▶ _読解本文_
開始から1年あまりで既に8600万人以上の加入者を獲得しているオンデマンド・ストリーミング・サービス「Disney+」が、より多くの国際市場に進出する準備を整えた。
米国時間12月10日に開催された年次投資家向け説明会で、このアメリカの大手エンターテイメント企業は、ABC、FX、20世紀スタジオのコンテンツを提供する新しいストリーミングブランド「Star」を発表した。
ヨーロッパ(未訳記事)、カナダ、シンガポール、オーストラリア、ニュージーランドなど一部の市場で、Starは2021年2月20日から、Disney+アプリ内の新しいハブとして、顧客に公開される予定だという。同年内にさらに多くの市場に拡大していくということだが、具体的な地域名は明らかにされなかった。
ただしStarは顧客にさらなる金銭的負担を強いることになるだろう。ディズニーによると、Disney+の月額利用料金は、ヨーロッパでは6.99ユーロ(約880円)から8.99ユーロ(約1130円)に引き上げられるとのこと。同社によると、Disney+の加入者がStarにアクセスできる他の市場でも、同様の調整(値上げ)が行われるという。

▶ _抜粋項目_
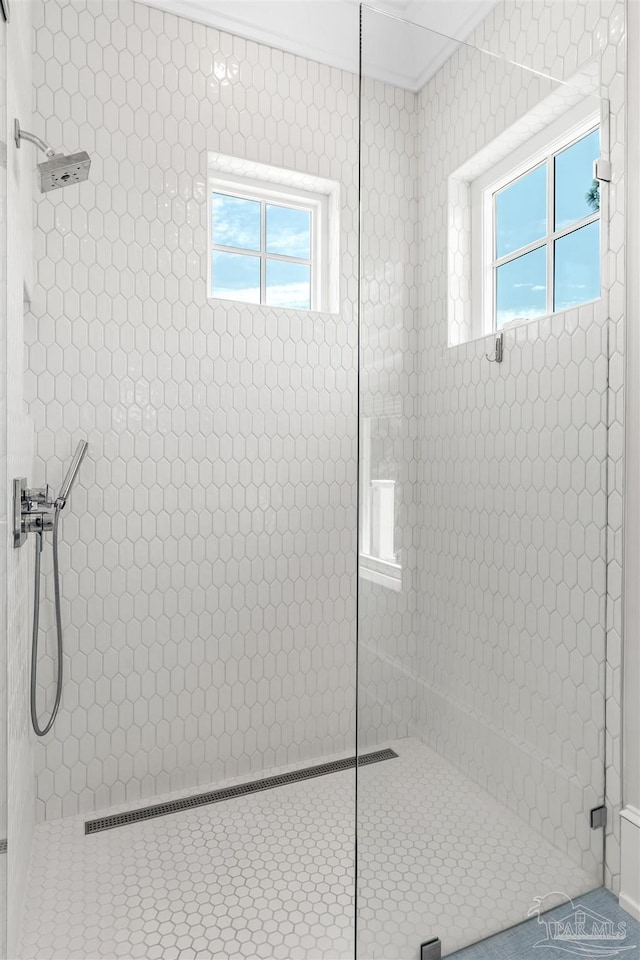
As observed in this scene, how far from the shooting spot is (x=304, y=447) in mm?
2328

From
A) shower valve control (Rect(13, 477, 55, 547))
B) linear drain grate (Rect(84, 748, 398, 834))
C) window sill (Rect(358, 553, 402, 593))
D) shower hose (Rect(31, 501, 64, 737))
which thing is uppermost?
shower valve control (Rect(13, 477, 55, 547))

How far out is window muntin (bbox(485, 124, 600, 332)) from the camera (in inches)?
55.2

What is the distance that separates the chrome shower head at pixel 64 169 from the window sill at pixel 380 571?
3.94ft

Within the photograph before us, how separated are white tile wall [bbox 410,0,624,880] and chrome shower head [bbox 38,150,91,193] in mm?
844

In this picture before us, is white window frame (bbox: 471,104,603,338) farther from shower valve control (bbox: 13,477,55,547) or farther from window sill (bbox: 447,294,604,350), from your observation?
shower valve control (bbox: 13,477,55,547)

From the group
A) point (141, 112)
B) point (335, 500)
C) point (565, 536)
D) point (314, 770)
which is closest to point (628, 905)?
point (565, 536)

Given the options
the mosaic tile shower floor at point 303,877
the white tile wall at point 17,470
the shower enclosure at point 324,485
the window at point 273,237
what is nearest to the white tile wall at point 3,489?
the white tile wall at point 17,470

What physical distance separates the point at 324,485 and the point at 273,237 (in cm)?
102

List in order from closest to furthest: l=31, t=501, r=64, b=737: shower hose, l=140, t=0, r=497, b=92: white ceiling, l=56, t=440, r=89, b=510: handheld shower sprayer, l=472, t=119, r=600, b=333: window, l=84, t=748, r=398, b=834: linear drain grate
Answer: l=472, t=119, r=600, b=333: window < l=31, t=501, r=64, b=737: shower hose < l=56, t=440, r=89, b=510: handheld shower sprayer < l=84, t=748, r=398, b=834: linear drain grate < l=140, t=0, r=497, b=92: white ceiling

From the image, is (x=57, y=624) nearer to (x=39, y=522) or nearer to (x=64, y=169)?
(x=39, y=522)

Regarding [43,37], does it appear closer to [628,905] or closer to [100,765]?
[100,765]

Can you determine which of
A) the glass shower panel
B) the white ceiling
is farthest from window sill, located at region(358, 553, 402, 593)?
the white ceiling

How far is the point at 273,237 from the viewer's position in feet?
7.95

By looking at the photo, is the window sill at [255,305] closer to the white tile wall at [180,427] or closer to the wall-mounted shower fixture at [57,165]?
the white tile wall at [180,427]
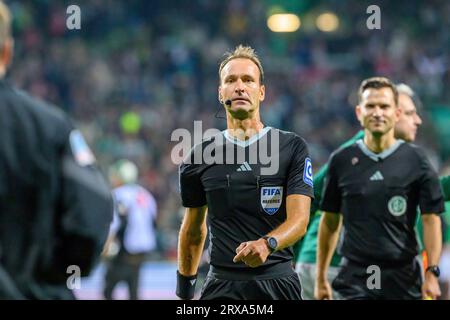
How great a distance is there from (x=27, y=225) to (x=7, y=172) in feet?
0.64

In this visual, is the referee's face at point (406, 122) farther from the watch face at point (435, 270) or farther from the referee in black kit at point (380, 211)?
the watch face at point (435, 270)

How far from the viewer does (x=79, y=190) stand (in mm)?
3334

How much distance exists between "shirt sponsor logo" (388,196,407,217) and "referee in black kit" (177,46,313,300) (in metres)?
1.34

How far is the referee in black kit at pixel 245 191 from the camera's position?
5066 mm

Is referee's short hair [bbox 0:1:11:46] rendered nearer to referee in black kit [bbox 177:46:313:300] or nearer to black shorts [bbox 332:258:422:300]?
referee in black kit [bbox 177:46:313:300]

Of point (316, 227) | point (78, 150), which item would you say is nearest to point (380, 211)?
point (316, 227)

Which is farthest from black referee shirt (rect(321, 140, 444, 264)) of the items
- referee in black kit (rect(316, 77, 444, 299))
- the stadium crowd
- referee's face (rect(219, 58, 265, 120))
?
the stadium crowd

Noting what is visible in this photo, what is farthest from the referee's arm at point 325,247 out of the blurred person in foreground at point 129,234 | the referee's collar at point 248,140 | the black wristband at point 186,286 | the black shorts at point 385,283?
the blurred person in foreground at point 129,234

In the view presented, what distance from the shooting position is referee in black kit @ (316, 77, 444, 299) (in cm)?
630

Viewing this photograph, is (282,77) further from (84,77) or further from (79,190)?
(79,190)

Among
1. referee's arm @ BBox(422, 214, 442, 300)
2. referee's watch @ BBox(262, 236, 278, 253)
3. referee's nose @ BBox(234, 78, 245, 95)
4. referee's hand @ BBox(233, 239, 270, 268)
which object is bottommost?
referee's hand @ BBox(233, 239, 270, 268)

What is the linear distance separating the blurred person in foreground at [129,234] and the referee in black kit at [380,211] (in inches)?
246

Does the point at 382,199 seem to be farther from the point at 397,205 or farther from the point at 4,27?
the point at 4,27
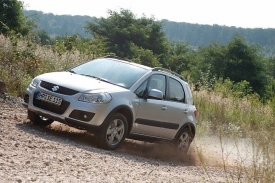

▶ _学習目標_
a - Disney+の記事によると、新しいストリーミングブランド「Star」はどこのコンテンツを提供するか答えなさい。
b - Disney+の記事を、最後の文の後から書き継ぎなさい。

▶ _解答_
a - ABC、FX、20世紀スタジオのコンテンツ。

b -
中南米では、Starは独立したストリーミングサービスとして「Star+」というブランド名で提供される。サービスは2021年6月に開始され、一般的なエンターテイメント映画やテレビ番組のほか、サッカーやテニスなどのスポーツ中継も(ESPNのおかげで)見られる予定だ。
今回の発表によると、ディズニーが所有する別のストリーミングサービスで、約3900万人の加入者を集めているHuluに関しては、国際的に展開する意思はないように思われた。
ディズニーはまた、現在インドとインドネシアで提供しているオンデマンド・ストリーミング・サービス(未訳記事)「Disney+ Hotstar」をより多くの市場に拡大する計画があることをほのめかしたが、それらがどの市場であるかは明らかにしなかった。同社によると、Disney+ HotstarはDisney+の加入者数の約30%を占めているというので、ざっと計算すると約2600万人ということになる。同社は先月、9月末時点でDisney+ Hotstarの加入者数は約1800万人と発表していた。
Hotstarは、今年初めにディズニーがインドでサービスをリブランドする以前、数百万人の加入者を抱えていた。このストリーミング・サービスは、Hotstarを運営するStar Indiaの親会社である21世紀フォックスをディズニーが買収したことにより、ディズニーの傘下に入った(Star+とは別の「Star Plus」は、Star Indiaがインドで運営する数十のテレビチャンネルだが、こちらも現在はディズニーの傘下だ)。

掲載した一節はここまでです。